Die Kündigung des eingeräumten Wegerechts durch die Kläger ist hingegen unwirksam, weil ihnen kein Kündigungsrecht zusteht. Denn aus der mit den Voreigentümern getroffenen Weitergabeverpflichtung folgt, dass das Wegerecht auf Dauer fortbestehen und nicht einseitig durch die Kläger beendet werden können sollte. Dieser Kündigungsausschluss ist wirksam (vgl. BGH, Urteil vom 07.05.1975 – VIII ZR 210/73, BGHZ 64, 288). Im vorliegenden Fall ist grundsätzlich auch § 544 BGB bereits deswegen nicht anwendbar, da die Vereinbarung des Wegerechts unentgeltlich erfolgte und der Leihvertrag (§§ 598 ff. BGB) anders als der Mietvertrag keine Bindungsgrenze kennt. Auch wenn eine analoge Anwendung der Vorschrift auf Verträge der vorliegenden Art angezeigt sein sollte, wäre die Bindungszeit im vorliegenden Fall noch nicht abgelaufen. Denn trotz des in eine andere Richtung weisenden Wortlauts („Verpflichtung… übernommen“) ist die Vereinbarung der Kläger mit ihren Voreigentümern nicht als Übernahme einer bestehenden Verpflichtung nach § 415 BGB auszulegen, sondern als Neubegründung einer eigenen Verpflichtung zugunsten Dritter, §§ 133, 157 BGB. Dass die Kläger eine Rechtsbeziehung zu dem im Vertrag weder nach Name noch nach Anschrift ermittelten, ursprünglichen Veräußerer ihres Grundstücks an die Voreigentümer aufnehmen wollten, ist nicht ersichtlich. Insbesondere ist nicht davon auszugehen, dass die Parteien die Wirksamkeit ihrer Vereinbarung davon abhängig machen wollten, dass der ursprüngliche Veräußerer – nach dem klägerischen Vortrag die Siedlungsgesellschaft eines Bergbauvereins – rechtlich fortbesteht. Ein Sonderkündigungsrecht verschaffte eine analoge Anwendung des § 544 BGB den Klägern daher erst im Jahre 2045.

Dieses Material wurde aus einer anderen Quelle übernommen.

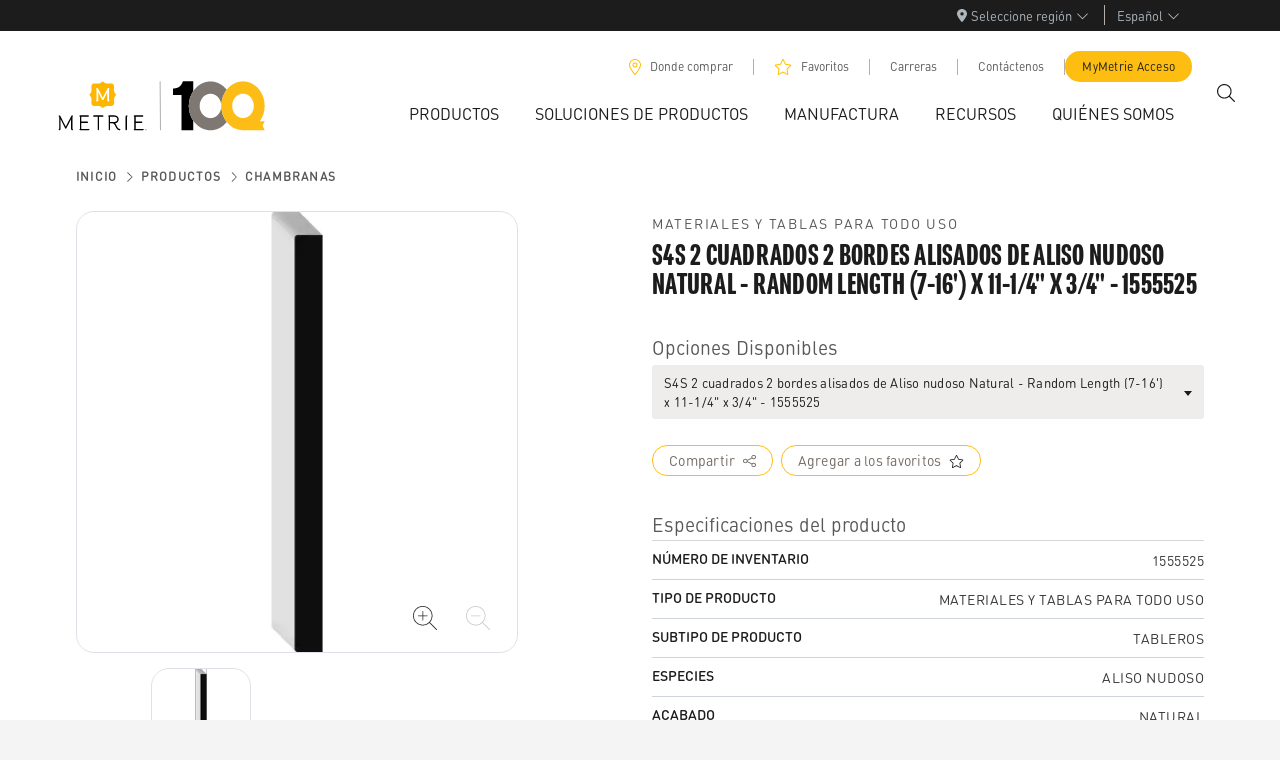

--- FILE ---
content_type: application/javascript; charset=UTF-8
request_url: https://www.metrie.com/_next/static/chunks/pages/%5B...slug%5D-90ec4dca4e464e4e.js
body_size: 461
content:
(self.webpackChunk_N_E=self.webpackChunk_N_E||[]).push([[2203],{6032:(e,l,s)=>{"use strict";s.r(l),s.d(l,{__N_SSG:()=>r,default:()=>t});var n=s(32129),r=!0;let t=n.H},24608:(e,l,s)=>{(window.__NEXT_P=window.__NEXT_P||[]).push(["/[...slug]",function(){return s(6032)}])},32129:(e,l,s)=>{"use strict";s.d(l,{H:()=>u});var n=s(28019),r=s(20334),t=s(87576);let u=e=>{let{entry:l,menus:s,preview:u}=e;return l&&(null==l?void 0:l.fields)?(0,n.jsx)(r.A,{menus:s,preview:u,entry:l,children:(0,n.jsx)(t.E,{entry:l})}):null}},87576:(e,l,s)=>{"use strict";s.d(l,{E:()=>t});var n=s(28019),r=s(94688);let t=e=>{var l;let{entry:s}=e;return(null==s||null==(l=s.fields)?void 0:l.blocks)?(0,n.jsx)(r.x,{entry:s.fields.blocks}):null}}},e=>{e.O(0,[7164,1466,8686,3364,9138,1274,334,5256,9295,636,6593,8792],()=>e(e.s=24608)),_N_E=e.O()}]);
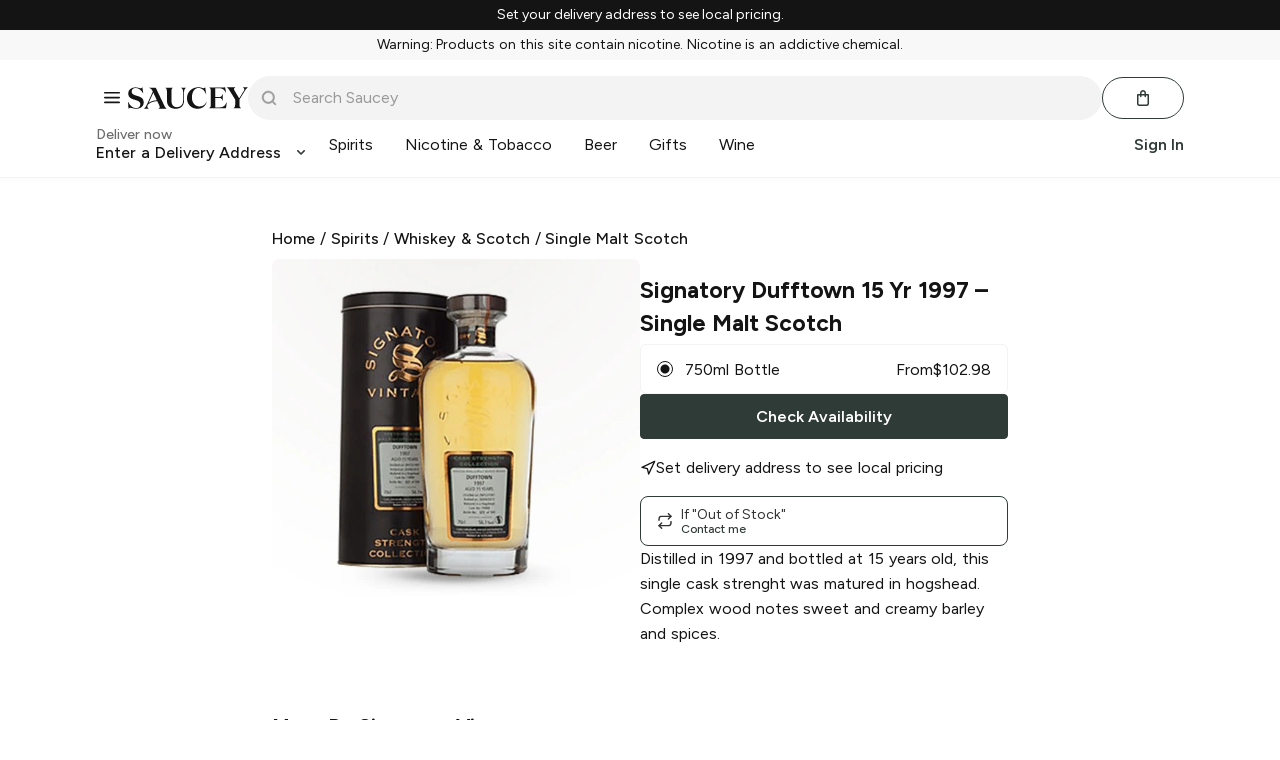

--- FILE ---
content_type: text/javascript; charset=utf-8
request_url: https://app.link/_r?sdk=web2.86.5&branch_key=key_live_icfHx2MTuQRz6knqnYyL6kjevEomXTNh&callback=branch_callback__0
body_size: 73
content:
/**/ typeof branch_callback__0 === 'function' && branch_callback__0("1541315963132322514");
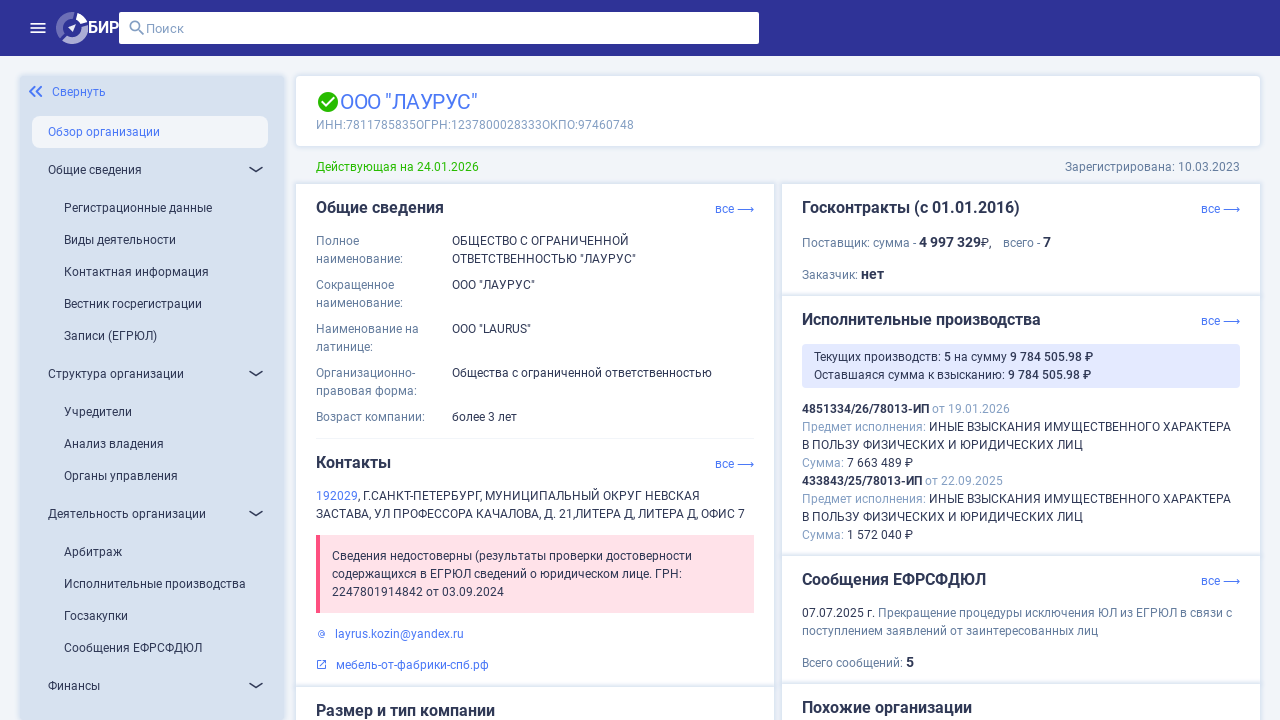

--- FILE ---
content_type: application/javascript; charset=UTF-8
request_url: https://site.birweb.1prime.ru/chunk-ZOS7BMIH.js
body_size: 212
content:
var e={production:!0,ssr_anonymous:"d0w06qVGu5tc++fEISnF/eDh7FATYP/AjHqkHf7l+fJIvZTboDkVDrlMRpsWWnEereW7m9qX3ag2gp1KGRZ4giAYdqofneZUPrWII/vi5g61uChhtyS8gvEZse/1CgyFNpHPC9hQ8dKct4OfoH++n7j3xd9nh/WXS+0Mb3jot5H+kGsUQctvU33P7MpuxeSRUpVdrrcPp9HEgVZ1fhC/UspARzW8m+wxBq5U8myLghs=",hmr:!1,fullSearch:{person:!0,boosts:!1},companyBrief:{statistic:{from:"01.01.2016",to:null,periodYears:null}}};export{e as a};
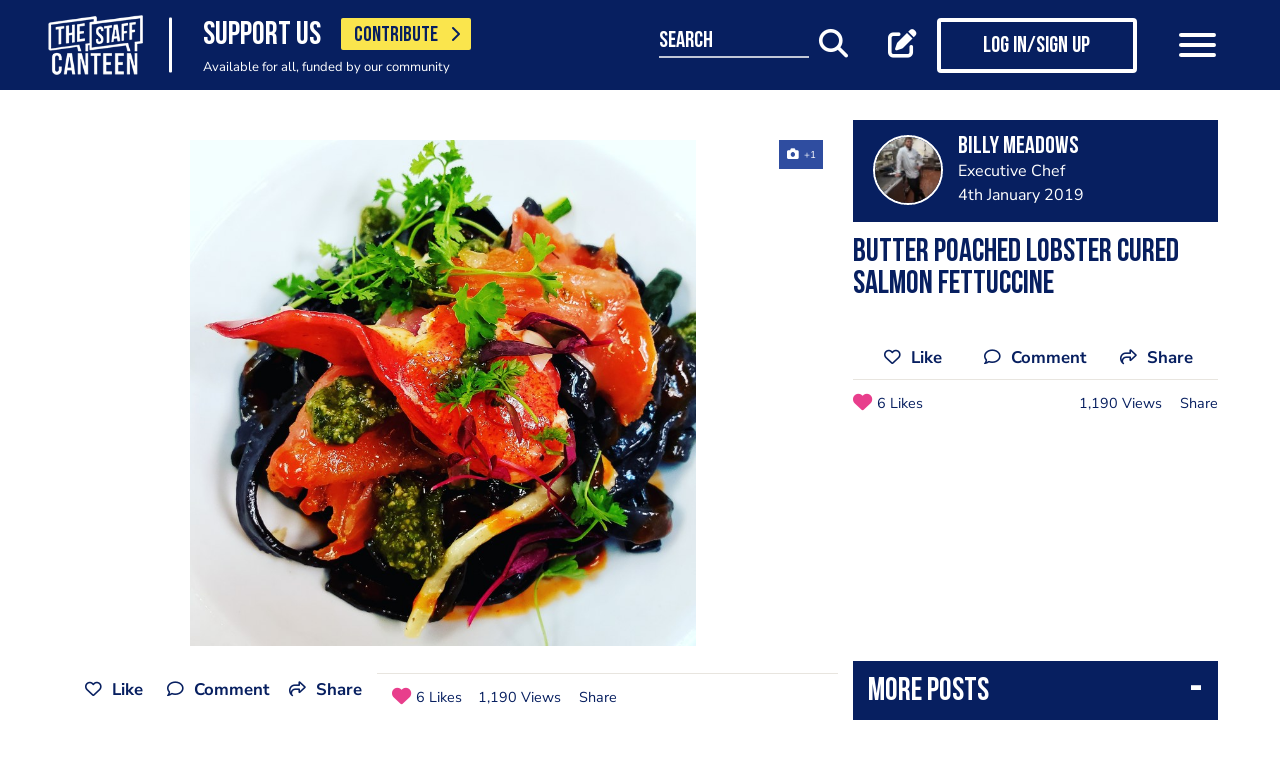

--- FILE ---
content_type: text/html; charset=utf-8
request_url: https://www.google.com/recaptcha/api2/aframe
body_size: 183
content:
<!DOCTYPE HTML><html><head><meta http-equiv="content-type" content="text/html; charset=UTF-8"></head><body><script nonce="De3hBmEM0a5fAvfQ1LPwvw">/** Anti-fraud and anti-abuse applications only. See google.com/recaptcha */ try{var clients={'sodar':'https://pagead2.googlesyndication.com/pagead/sodar?'};window.addEventListener("message",function(a){try{if(a.source===window.parent){var b=JSON.parse(a.data);var c=clients[b['id']];if(c){var d=document.createElement('img');d.src=c+b['params']+'&rc='+(localStorage.getItem("rc::a")?sessionStorage.getItem("rc::b"):"");window.document.body.appendChild(d);sessionStorage.setItem("rc::e",parseInt(sessionStorage.getItem("rc::e")||0)+1);localStorage.setItem("rc::h",'1768852928274');}}}catch(b){}});window.parent.postMessage("_grecaptcha_ready", "*");}catch(b){}</script></body></html>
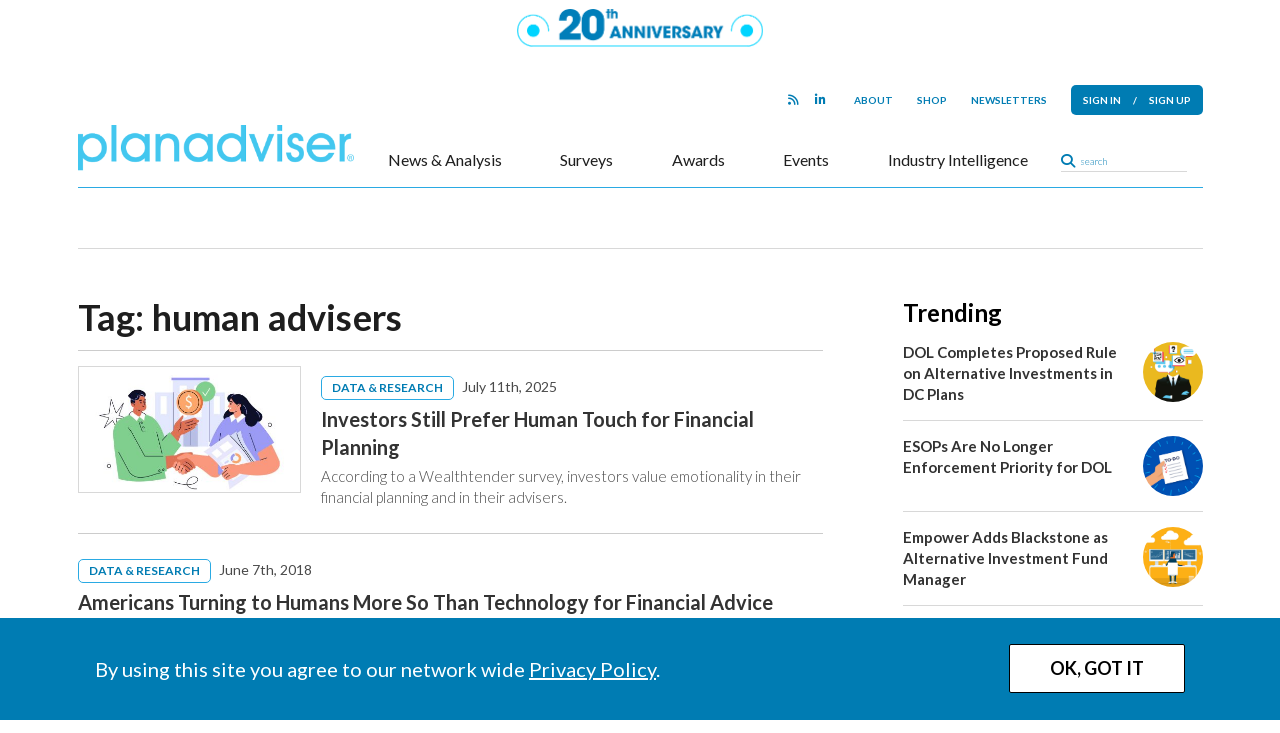

--- FILE ---
content_type: text/html; charset=utf-8
request_url: https://www.google.com/recaptcha/api2/aframe
body_size: 266
content:
<!DOCTYPE HTML><html><head><meta http-equiv="content-type" content="text/html; charset=UTF-8"></head><body><script nonce="x9EPoNigXEh2tf7IeXBbaQ">/** Anti-fraud and anti-abuse applications only. See google.com/recaptcha */ try{var clients={'sodar':'https://pagead2.googlesyndication.com/pagead/sodar?'};window.addEventListener("message",function(a){try{if(a.source===window.parent){var b=JSON.parse(a.data);var c=clients[b['id']];if(c){var d=document.createElement('img');d.src=c+b['params']+'&rc='+(localStorage.getItem("rc::a")?sessionStorage.getItem("rc::b"):"");window.document.body.appendChild(d);sessionStorage.setItem("rc::e",parseInt(sessionStorage.getItem("rc::e")||0)+1);localStorage.setItem("rc::h",'1768899150042');}}}catch(b){}});window.parent.postMessage("_grecaptcha_ready", "*");}catch(b){}</script></body></html>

Wie das Amtsgericht zutreffend aufführt, konnten die Kläger auch das einmal zugunsten der Beklagten begründete Wegerecht durch die Änderungsvereinbarung mit ihren Voreigentümern vom 26.08.2019 nicht wieder aufheben. Denn da die Einräumung des Wegerechts weder den Interessen der Voreigentümer noch jenen der Kläger zu dienen bestimmt war, sondern ausschließlich die Beklagten begünstigen sollte, sollte dieses Recht ohne deren Zustimmung weder aufgehoben noch geändert werden können (§ 328 Abs. 2 Hs. 2 BGB). Diese vom Gesetz ausdrücklich vorgesehene Gestaltung kann entgegen der Auffassung der Berufung auch nicht dadurch umgangen werden, den Aufhebungsvertrag als Einwendung im Sinne des § 334 BGB zu qualifizieren; zumal § 334 BGB nach seinem ausdrücklichen Wortlaut lediglich Einwendungen aus „dem“, mithin dem ursprünglichen Vertrag zugunsten Dritter zulässt, nicht jedoch solche aus Folgeverträgen (Staudinger/Klumpp (2020) BGB § 334, Rn. 46).

Es wird Gelegenheit zur Stellungnahme gegeben, zu der durch den Vorsitzenden eine Frist von 3 Wochen ab Zugang des Beschlusses gesetzt wird, § 522 Abs. 2 ZPO.

Gleichzeitig wird angefragt, ob die Berufung aus Kostengründen zurückgenommen wird.